UniMol_Tools v0.15: Open-Source Lightweight Pre-Training Framework for One-Click Reproduction of Original Uni-Mol Accuracy!
The official release of UniMol_Tools v0.15 introduces lightweight pre-training and a synchronized full-process command-line tool based on Hydra. Developers can complete the entire workflow from preprocessing → pre-training → fine-tuning → property prediction with just a few lines of code, and the reproduced results are nearly identical to those of the original Uni-Mol. This new version aims to provide an efficient and reproducible computing platform for research in materials science, medicinal chemistry, and molecular design.
Core Highlights
This release marks the first research tool on the market that simultaneously covers molecular representation, property prediction, and custom pre-training, offering an efficient and reproducible computing platform for studies in materials science, medicinal chemistry, and molecular design.
- Lightweight Pre-Training
The complete pipeline supports masking strategies, multi-task loss functions, metric aggregation, and distributed training, while being compatible with custom pre-trained models and dictionary paths. - One-Command Execution
Hydra configuration management enables one-click execution of training, representation, and prediction workflows, making experimental reproduction more efficient. - Research-Friendly Optimizations
Features dynamic loss scaling, mixed-precision training, distributed support, and checkpoint resumption, adapting to large-scale molecular data. - End-to-End Modeling
Provides a one-stop solution for data preprocessing, model training, molecular representation generation, and property prediction. - Extensibility & Configurability
Offers abundant configuration files and examples for quick onboarding and customization of personalized tasks.
Comparison Between UniMol_Tools v0.15 and the Original Uni-Mol
Capability | This Release | Original Uni-Mol |
---|---|---|
Pre-training Code Lines | Newly written, over 2,000 lines | Over 6,000 lines |
Distributed Training | Natively supports DDP & mixed precision | Requires manual configuration |
Data Formats | csv / sdf / smi / txt / lmdb | Only lmdb |
Downstream Fine-Tuning | Weight zero conversion; direct use of unimol_tools.train/predict | Requires manual format modification |
One-Command Pre-Training
The new version delivers an "out-of-the-box" training experience. Research users can complete the entire pre-training workflow from data preprocessing to model training with a single command, significantly lowering the barrier to experimentation.
1 | torchrun \ # DDP |
Technical Details
- Multi-Target Masking Loss (Masked Token + 3D Coord + Dist Map)
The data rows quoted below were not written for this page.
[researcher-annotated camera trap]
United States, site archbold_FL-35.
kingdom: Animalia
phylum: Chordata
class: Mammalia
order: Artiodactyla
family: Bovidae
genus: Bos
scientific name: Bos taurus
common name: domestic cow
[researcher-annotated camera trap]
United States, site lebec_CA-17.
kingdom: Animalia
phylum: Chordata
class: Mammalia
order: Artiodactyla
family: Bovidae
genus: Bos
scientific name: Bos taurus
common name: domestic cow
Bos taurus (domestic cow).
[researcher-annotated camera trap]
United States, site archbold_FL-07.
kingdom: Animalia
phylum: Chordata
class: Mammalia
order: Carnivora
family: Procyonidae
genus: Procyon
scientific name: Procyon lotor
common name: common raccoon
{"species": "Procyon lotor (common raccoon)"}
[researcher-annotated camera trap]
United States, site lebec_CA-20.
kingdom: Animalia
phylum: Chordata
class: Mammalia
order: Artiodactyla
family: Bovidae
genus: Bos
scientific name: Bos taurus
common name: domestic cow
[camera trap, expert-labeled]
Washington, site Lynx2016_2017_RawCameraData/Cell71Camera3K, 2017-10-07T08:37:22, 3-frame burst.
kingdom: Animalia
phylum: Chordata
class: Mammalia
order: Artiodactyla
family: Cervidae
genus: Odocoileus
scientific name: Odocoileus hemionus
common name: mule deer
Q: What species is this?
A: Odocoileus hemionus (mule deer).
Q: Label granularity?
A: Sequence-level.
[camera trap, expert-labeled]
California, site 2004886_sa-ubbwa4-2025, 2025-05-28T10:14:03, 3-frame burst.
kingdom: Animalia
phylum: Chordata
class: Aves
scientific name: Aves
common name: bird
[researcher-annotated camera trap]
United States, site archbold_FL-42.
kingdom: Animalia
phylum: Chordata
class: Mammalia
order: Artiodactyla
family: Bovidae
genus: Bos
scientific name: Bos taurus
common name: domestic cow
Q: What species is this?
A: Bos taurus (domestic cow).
The pre-training curve overlaps with the original Uni-Mol by over 99%, ensuring stable performance.




- Modular Design
The complete workflow can be reproduced with just four files:
1 | unimol_tools/pretrain/ |
This minimizes the threshold for secondary development—modify just one line of configuration to run custom tasks.
- Backward Compatibility
- Existing APIs such as unimol_tools.train / predict / repr remain unchanged;
- Supports passing custom pretrained_model_path and dict_path—old scripts only need two additional parameters to load new weights;
Overvoew of Updates
- Lightweight pre-training module: The complete pipeline supports masking strategies, multi-target loss for 3D coordinates and distance matrices, metric aggregation, and distributed training;
- Hydra full-process CLI: One command to run training, representation, and prediction; parameters can be quickly adjusted;
- Enhanced data processing: Supports csv / sdf / smi / txt / lmdb, flexibly adapting to formats commonly used by research users;
- Optimized distributed training: Native DDP + mixed precision, supporting checkpoint resumption;
- Modular design: The complete workflow can be reproduced with only four core files, facilitating secondary development;
- Compatibility with old-version APIs: Load new pre-trained weights without modifications, supporting custom models and dictionary paths;
- Performance and reproducibility guarantee: Pre-training curve is highly consistent with the original Uni-Mol;
Open-Source Community
UniMol_Tools is one of the open-source projects under the DeepModeling community. Developers interested in the project are welcome to participate long-term:
- GitHub Repo: https://github.com/deepmodeling/unimol_tools
- Documentation: https://unimol-tools.readthedocs.io/
- The Issue section welcomes feedback on problems, suggestions, and feature requests;
- New users can refer to the Readme and documentation for quick onboarding.
If you encounter any issues during use, please submit an Issue on GitHub or contact us via email.
About Uni-Mol
Uni-Mol is a widely acclaimed molecular pre-training model in recent years, dedicated to building a universal 3D molecular modeling framework. As its derivative toolkit, UniMol_Tools aims to lower the application threshold of the model and improve development efficiency.